[Provided material]

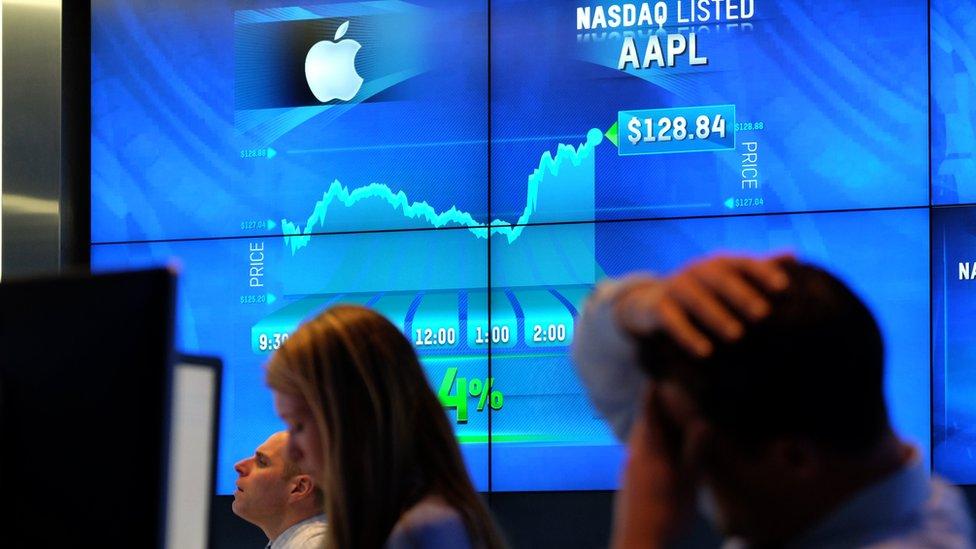 El valor en bolsa de Apple supera los US$800.000.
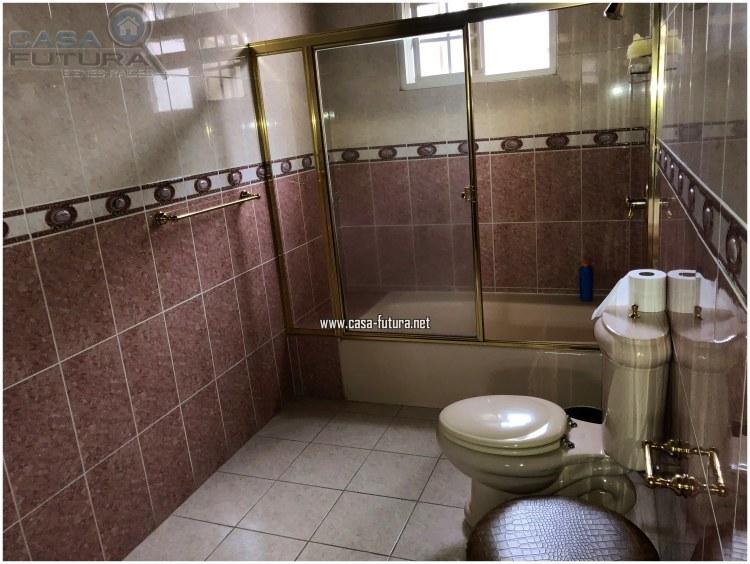 20 de 20: Baño de habitaciones secundarias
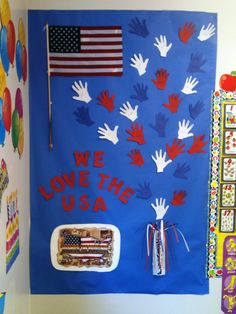 We Love the USA Bulletin Board This is a fun, fast, Patriotic Bulletin Board. I did this with my class last week and plan on keepi...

[Requirement] Word for word, repeat all the data, but not its images.

[Output for this exercise]
 El valor en bolsa de Apple supera los US$800.000.
 20 de 20: Baño de habitaciones secundarias
 We Love the USA Bulletin Board This is a fun, fast, Patriotic Bulletin Board. I did this with my class last week and plan on keepi...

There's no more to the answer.